1:
Our present mishnah is rather simple to understand but very difficult to translate. This is because it contains many 'technical' terms that are now obsolete. (Or, at least, their meaning will not be immediately clear to someone who has no experience with the harvesting of the fruits of the earth that are the subject of our mishnah.)
2:
Our mishnah is concerned with the extent to which the law of shikheĥah can be applied. We can imagine that the owner of a field or orchard, either because of haste or because of an oversight on his part or on the part of his workers, might forget to collect some of the produce which has been harvested. We can also imagine the crowd of hopeful poor people who are waiting to get into that field to pick up what was forgotten. In the normal run of things we can expect that the owner will want to collect his whole harvest and the poor will want him to forget as much as possible. (I am not forgetting that there may well have been many kindly farmers who instructed their workers to deliberately 'forget' some of the produce.

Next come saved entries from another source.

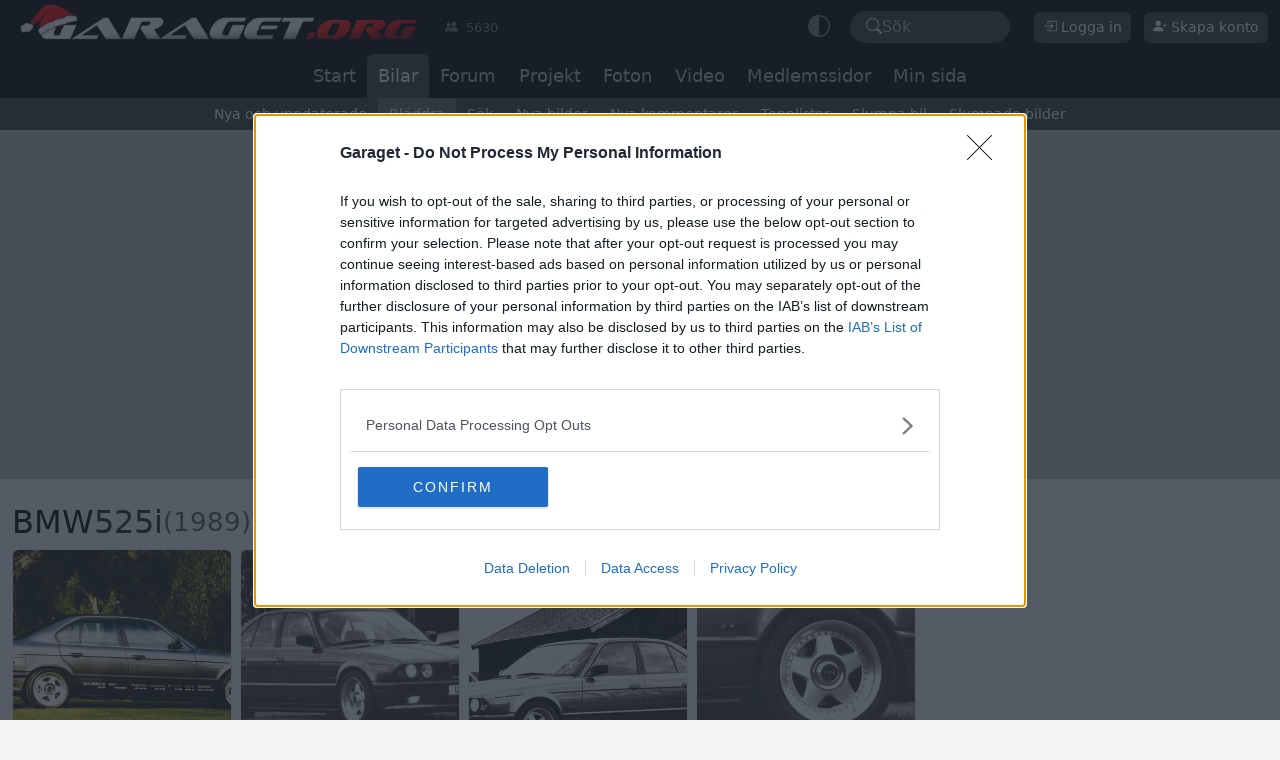

--- FILE ---
content_type: text/html; charset=utf-8
request_url: https://www.google.com/recaptcha/api2/aframe
body_size: 266
content:
<!DOCTYPE HTML><html><head><meta http-equiv="content-type" content="text/html; charset=UTF-8"></head><body><script nonce="AdEPSdsdbhCXvX4sKvtBUg">/** Anti-fraud and anti-abuse applications only. See google.com/recaptcha */ try{var clients={'sodar':'https://pagead2.googlesyndication.com/pagead/sodar?'};window.addEventListener("message",function(a){try{if(a.source===window.parent){var b=JSON.parse(a.data);var c=clients[b['id']];if(c){var d=document.createElement('img');d.src=c+b['params']+'&rc='+(localStorage.getItem("rc::a")?sessionStorage.getItem("rc::b"):"");window.document.body.appendChild(d);sessionStorage.setItem("rc::e",parseInt(sessionStorage.getItem("rc::e")||0)+1);localStorage.setItem("rc::h",'1764576128487');}}}catch(b){}});window.parent.postMessage("_grecaptcha_ready", "*");}catch(b){}</script></body></html>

But this is not the situation which our mishnah tries to describe.)
3:
But what if the amount of produce that is accidentally left in the field is so great that it could be ruinous for the farmer? How does one distinguish between what was accidentally 'forgotten' and a major organizational mishap – of the kind that will fill the farmer with despair and the waiting poor with ecstasy?
4:
Our mishnah presents the view of Bet Hillel in this matter: if the workers clearing the field forget to collect one or even two sheaves of wheat they are the legitimate perquisite of the poor. But if the workers accidentally overlook three or more sheaves they cannot be considered shikheĥah and the farmer must be permitted to correct the oversight. I presume that the rationale behind this thinking is that it just is not reasonable to expect that a farmer would normally permit such a grievous error.
5:
Throughout our discussion on the law of shikheĥah so far in this tractate we have used the example of the harvesting of grains – wheat, barley, oats and so forth. But, of course, there were other branches of agriculture to which the law equally applied. As I hinted above, the terms used to described the various agglomerations of produce as it is harvested from the ground or from the trees and bushes are recondite to us today. But the technical differences between the terms used need not prevent us from understanding the purport of the mishnah.
6:
Just as those working in the field of wheat would gather the reaped produce into bundles and stacks so, mutatis mutandis, would be the procedure in harvesting other products. Olives would be heaped beneath the tree; so would carobs. Flax, which would eventually produce linen among other things, would be bundled for collection. Already in Pe'ah 007 we noted that the term shikheĥah was only applied to the grain harvest. The same concept, when applied to the grape harvest, was called peret. (And, even though the term is not used in our present mishnah, as regards the olive harvest it was called pe'er.) Bunches of grapes would be piled beneath the vine for collection. In all such cases, say Bet Hillel, if two piles were inadvertently overlooked they are the perquisite of the poor by Torah law; but if three or more piles were overlooked this is not the case.
7:
The siefa of our mishnah points out that Bet Shammai do not agree with Bet Hillel as to the amounts involved. For them the amounts are higher: if the farmer overlooks three piles they still belong to the poor; it is only when the oversight reaches four piles that the error becomes correctable.
8:
The Gemara [Peah 19c] tries to explain this divergence of views as being hermeneutical. That is to say that the two schools are basing their views on differing interpretations of the Torah. This valiant effort seems very flimsy, and I think that we can be reasonably sure that the true etiology for this divergence of opinion is to be found in the differing economic 'base' of the two schools – as taught by the late Rabbi Eli'ezer Finkelstein (Chancellor of the Jewish Theological Seminary in New York, 1941-1972). The Gemara, for what it's worth, says that Bet Shammai relate to the three terms used to indicate the needy in the Torah [Deuteronomy 24:19] – "it shall go to the stranger, the fatherless, and the widow". Bet Hillel base their view on on another verse [Leviticus 19:10] where only two examples of indigence are given – "you shall leave them for the poor and the stranger".